Альфред Плут не стал великим художником, хотя знатоки до сих пор утверждают, что мог бы. По уровню мастерства его сравнивают с Дюрером, а по загадочности сюжетов – с Босхом. Живопись была для него лишь забавой. Он много странствовал по Европе и по Азии, бывал в Египте, каким-то ветром его однажды занесло в Россию. В одном из персонажей его полотен угадывался царь Иван Грозный. Известно, что около года Плут прожил в Москве, служил придворным лекарем, а заодно давал сумасшедшему царю уроки черной и белой магии.
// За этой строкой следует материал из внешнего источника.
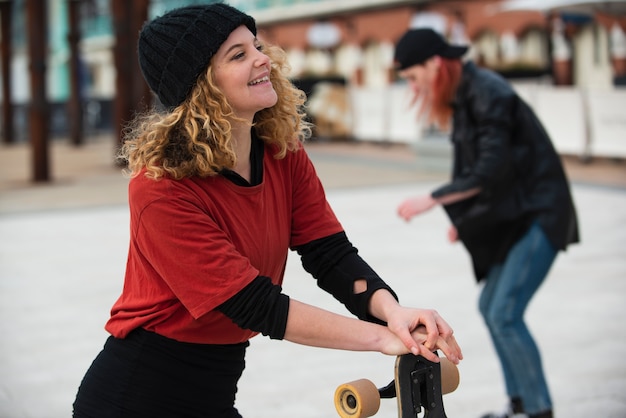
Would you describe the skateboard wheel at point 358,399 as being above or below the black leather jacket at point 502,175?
below

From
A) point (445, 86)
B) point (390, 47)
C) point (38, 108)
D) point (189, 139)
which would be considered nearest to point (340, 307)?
Answer: point (445, 86)

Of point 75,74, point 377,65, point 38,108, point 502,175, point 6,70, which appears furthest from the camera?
point 377,65

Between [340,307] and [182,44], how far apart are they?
425 centimetres

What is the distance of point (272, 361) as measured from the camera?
207 inches

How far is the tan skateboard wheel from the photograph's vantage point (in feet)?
6.99

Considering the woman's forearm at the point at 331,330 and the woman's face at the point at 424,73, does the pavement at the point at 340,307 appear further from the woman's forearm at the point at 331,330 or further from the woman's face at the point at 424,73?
the woman's forearm at the point at 331,330

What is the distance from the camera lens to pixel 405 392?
6.50ft

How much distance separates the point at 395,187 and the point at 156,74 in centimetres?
1087

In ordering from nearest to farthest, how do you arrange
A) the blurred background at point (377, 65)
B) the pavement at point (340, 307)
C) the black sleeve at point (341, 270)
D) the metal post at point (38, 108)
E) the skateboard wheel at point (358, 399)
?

Плут имел неплохую медицинскую практику, написал несколько трудов по анатомии мозга, работал над созданием анатомического атласа. Но главной его страстью была алхимия. Он не имел ни жены, ни детей, жил скромно, однако тратил большие деньги на путешествия и на взятки чиновникам Святой инквизиции. По всей Германии ходили слухи о золоте Плута. Умер он в ноябре 1600 года у себя дома, в Гамбурге, в возрасте пятидесяти трех лет, не оставив наследников. Золотых монет, обнаруженных в его кошельке, как раз хватило на приличные похороны. Грабители вскрыли могилу, искали золото, но не нашли ничего. Вместо тела художника в гробу лежало бревно, одетое в его платье.

«Скажите, господин Плут, каким образом вам удалось разглядеть и нарисовать микроскопических мозговых паразитов за сто лет до появления микроскопа?»

Вопрос щекотал Соне губы, она, кажется, даже пробормотала его вслух, по-русски. В плеере у старого хиппи в этот момент как раз затихла музыка. Он хмуро взглянул на Соню, встал и вышел из купе.